Cristina Grigoraș

Personal information
- Born: 25 April 1990 (age 36) Huși, Romania

Medal record
Women's rowing
Representing Romania
World Championships
| Silver medal – second place | 2013 Chungjiu | W8+ |
European Championships
| Gold medal – first place | 2011 Plovdiv | W8+ |
| Gold medal – first place | 2012 Varese | W8+ |
| Gold medal – first place | 2013 Sevilla | W8+ |
| Gold medal – first place | 2013 Sevilla | W2- |
| Silver medal – second place | 2014 Belgrade | W2- |
| Bronze medal – third place | 2009 Brest | W4x |

= Cristina Grigoraș =

Romanian rower (born 1990)

Cristina Grigoraș (born 25 April 1990 in Huși) is a Romanian rower.
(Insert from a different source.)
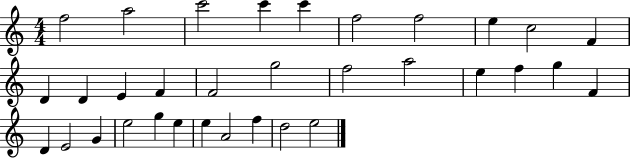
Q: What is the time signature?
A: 4/4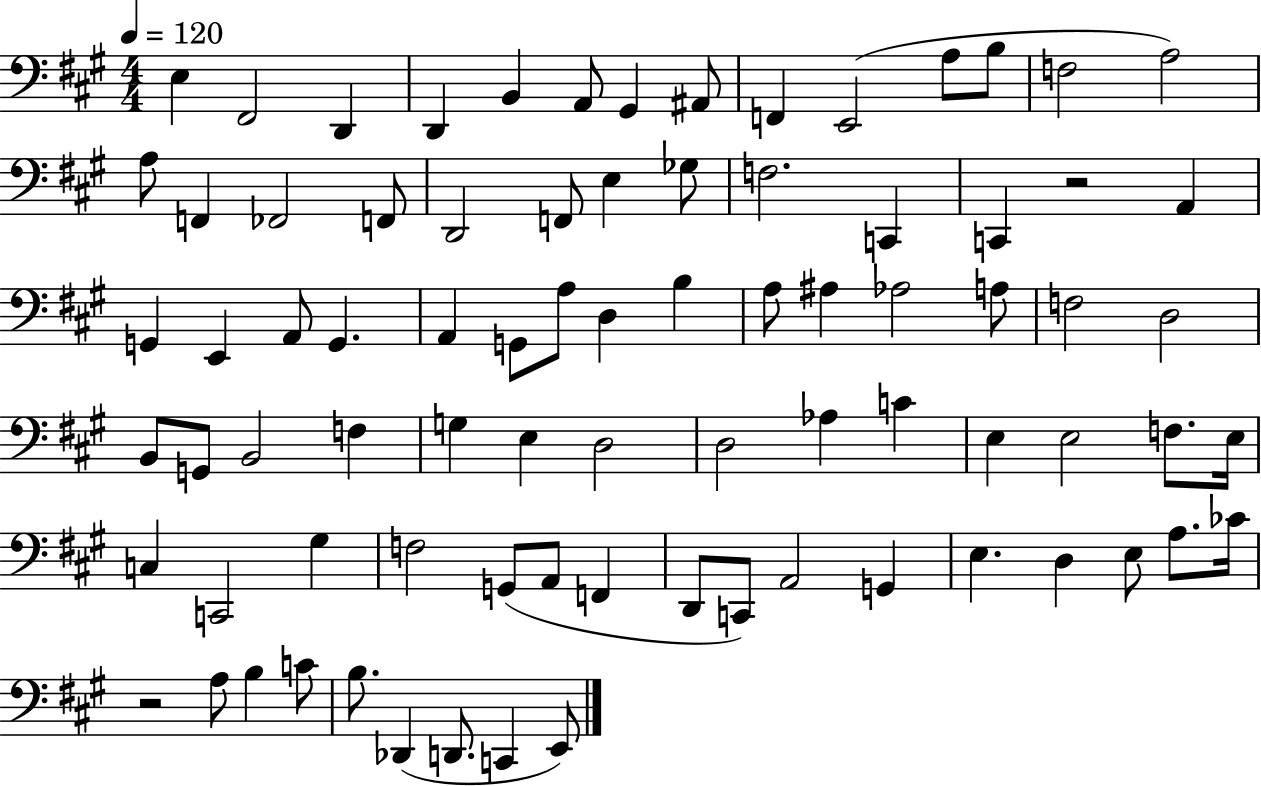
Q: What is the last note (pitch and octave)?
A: E2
She finished 4th in the eight at the 2012 Summer Olympics.

==Junior career==
Grigoraș was part of the Romanian junior women's eight who won the 2007 Junior World Championship. She won the silver medal at the 2008 Junior World Championship in the junior women's pair with Andreea Boghian. She also won bronze as part of the Romanian women's quadruple sculls team at the 2010 World U-23 Championship. Grigoraș and Boghian won silver in the women's pair at the 2011 World U-23 Championship.

==Senior career==
Grigoraș was part of the women's eight that won gold at the 2012 European Championships, and won the women's pair with Boghian. In 2013, Grigoraș and Boghian won the gold medal in the women's pair. That year Grigoraș was part of the Romanian women's eight team that won silver at the World Championships.

In 2014 Grigoraș and Laura Oprea won the silver medal in the women's pair at the European Championships. A year later, the team won the bronze medal at the European Championships.